#### REQUEST
Rewrite the data below with every "camera" changed to "lens" and nothing else altered.

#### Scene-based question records
----

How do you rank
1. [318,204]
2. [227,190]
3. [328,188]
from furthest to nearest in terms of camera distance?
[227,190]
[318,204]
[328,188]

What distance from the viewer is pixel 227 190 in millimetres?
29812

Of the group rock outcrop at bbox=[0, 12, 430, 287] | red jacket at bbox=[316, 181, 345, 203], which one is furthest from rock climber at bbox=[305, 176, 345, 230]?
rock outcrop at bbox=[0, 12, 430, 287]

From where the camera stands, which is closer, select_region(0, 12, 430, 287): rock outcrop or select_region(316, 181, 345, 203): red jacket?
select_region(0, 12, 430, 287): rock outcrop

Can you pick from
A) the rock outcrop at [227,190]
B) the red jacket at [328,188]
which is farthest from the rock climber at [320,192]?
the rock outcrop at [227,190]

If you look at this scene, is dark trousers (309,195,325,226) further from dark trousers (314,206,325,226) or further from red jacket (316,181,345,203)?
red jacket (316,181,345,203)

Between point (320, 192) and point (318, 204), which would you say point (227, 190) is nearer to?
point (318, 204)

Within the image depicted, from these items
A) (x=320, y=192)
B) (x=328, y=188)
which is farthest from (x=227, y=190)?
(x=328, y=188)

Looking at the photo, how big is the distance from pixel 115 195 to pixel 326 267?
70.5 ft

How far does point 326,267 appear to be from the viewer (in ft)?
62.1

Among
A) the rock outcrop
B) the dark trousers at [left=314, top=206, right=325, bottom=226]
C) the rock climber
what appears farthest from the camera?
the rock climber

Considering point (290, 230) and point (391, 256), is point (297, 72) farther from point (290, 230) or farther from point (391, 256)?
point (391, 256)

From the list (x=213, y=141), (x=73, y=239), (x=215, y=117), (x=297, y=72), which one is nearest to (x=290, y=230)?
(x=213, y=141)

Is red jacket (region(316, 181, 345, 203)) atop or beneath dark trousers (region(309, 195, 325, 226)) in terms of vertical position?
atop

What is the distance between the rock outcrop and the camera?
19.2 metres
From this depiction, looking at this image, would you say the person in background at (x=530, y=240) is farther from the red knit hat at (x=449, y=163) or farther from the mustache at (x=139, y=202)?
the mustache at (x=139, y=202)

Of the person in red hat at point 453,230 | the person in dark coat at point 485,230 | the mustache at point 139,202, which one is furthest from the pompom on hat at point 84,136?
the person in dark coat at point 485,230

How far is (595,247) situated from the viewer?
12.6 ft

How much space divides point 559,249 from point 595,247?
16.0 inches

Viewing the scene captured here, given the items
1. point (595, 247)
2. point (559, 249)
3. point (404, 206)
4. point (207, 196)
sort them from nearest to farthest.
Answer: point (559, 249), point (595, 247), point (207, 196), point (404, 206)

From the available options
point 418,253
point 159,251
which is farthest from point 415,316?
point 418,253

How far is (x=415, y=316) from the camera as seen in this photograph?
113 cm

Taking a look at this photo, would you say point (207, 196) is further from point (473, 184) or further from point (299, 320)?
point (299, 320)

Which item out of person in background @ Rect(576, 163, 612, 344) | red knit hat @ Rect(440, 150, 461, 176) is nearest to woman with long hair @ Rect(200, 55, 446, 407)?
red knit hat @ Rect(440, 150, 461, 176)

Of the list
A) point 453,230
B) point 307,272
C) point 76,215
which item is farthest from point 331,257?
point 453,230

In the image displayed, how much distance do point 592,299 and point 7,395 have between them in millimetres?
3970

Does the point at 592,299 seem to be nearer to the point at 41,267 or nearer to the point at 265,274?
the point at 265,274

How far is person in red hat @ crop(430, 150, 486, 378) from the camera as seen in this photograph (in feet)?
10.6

----

#### THE REPLY
How do you rank
1. [318,204]
2. [227,190]
3. [328,188]
from furthest to nearest in terms of lens distance?
[227,190]
[318,204]
[328,188]

What distance from the viewer is pixel 227 190 in millimetres?
29812

Of the group rock outcrop at bbox=[0, 12, 430, 287] | red jacket at bbox=[316, 181, 345, 203], which one is furthest from rock climber at bbox=[305, 176, 345, 230]?
rock outcrop at bbox=[0, 12, 430, 287]

From where the lens stands, which is closer, select_region(0, 12, 430, 287): rock outcrop or select_region(316, 181, 345, 203): red jacket?
select_region(0, 12, 430, 287): rock outcrop

Can you pick from
A) the rock outcrop at [227,190]
B) the red jacket at [328,188]
which is farthest from the rock climber at [320,192]?
the rock outcrop at [227,190]

If you look at this scene, is dark trousers (309,195,325,226) further from dark trousers (314,206,325,226) or further from red jacket (316,181,345,203)?
red jacket (316,181,345,203)

Between point (320, 192) and point (318, 204), which would you say point (227, 190) is nearer to?
point (318, 204)

Within the image depicted, from these items
A) (x=320, y=192)
B) (x=328, y=188)
which is farthest from (x=227, y=190)?
(x=328, y=188)

Looking at the photo, how big is the distance from pixel 115 195 to pixel 326 267?
70.5 ft

How far does point 326,267 appear to be from the viewer (in ft)?
62.1

Among
A) the rock outcrop
B) the dark trousers at [left=314, top=206, right=325, bottom=226]
C) the rock climber
what appears farthest from the lens?
the rock climber

Considering point (290, 230) and point (391, 256), is point (297, 72) farther from point (290, 230) or farther from point (391, 256)?
point (391, 256)

From the list (x=213, y=141), (x=73, y=239), (x=215, y=117), (x=297, y=72), which one is nearest to (x=290, y=230)?
(x=213, y=141)

Is red jacket (region(316, 181, 345, 203)) atop or beneath dark trousers (region(309, 195, 325, 226)) in terms of vertical position?
atop

What is the distance between the rock outcrop and the lens?
19.2 metres
From this depiction, looking at this image, would you say the person in background at (x=530, y=240) is farther from the red knit hat at (x=449, y=163) or farther from the mustache at (x=139, y=202)?
the mustache at (x=139, y=202)

Of the person in red hat at point 453,230 | the person in dark coat at point 485,230 | the mustache at point 139,202, which one is furthest from the pompom on hat at point 84,136?
the person in dark coat at point 485,230

How far is (595,247) situated from the viewer?
12.6 ft

How much space divides point 559,249 from point 595,247?
16.0 inches

Viewing the scene captured here, given the items
1. point (595, 247)
2. point (559, 249)
3. point (404, 206)
4. point (207, 196)
sort them from nearest to farthest.
Answer: point (559, 249), point (595, 247), point (207, 196), point (404, 206)

From the available options
point 418,253
point 159,251
which is farthest from point 415,316?
point 418,253

How far is (x=415, y=316) from the lens as seen in this photograph?
113 cm

Taking a look at this photo, would you say point (207, 196) is further from point (473, 184) or further from point (299, 320)?
point (299, 320)

Which item out of person in background @ Rect(576, 163, 612, 344) | red knit hat @ Rect(440, 150, 461, 176) is nearest to woman with long hair @ Rect(200, 55, 446, 407)?
red knit hat @ Rect(440, 150, 461, 176)

Of the list
A) point 453,230
B) point 307,272
C) point 76,215
which item is farthest from point 331,257?
point 453,230

In the image displayed, how much distance do point 592,299 and point 7,395 have between them in millimetres?
3970

Does the point at 592,299 seem to be nearer to the point at 41,267 or nearer to the point at 265,274?
the point at 265,274

How far is person in red hat @ crop(430, 150, 486, 378) from the lens as seen in this photograph (in feet)?
10.6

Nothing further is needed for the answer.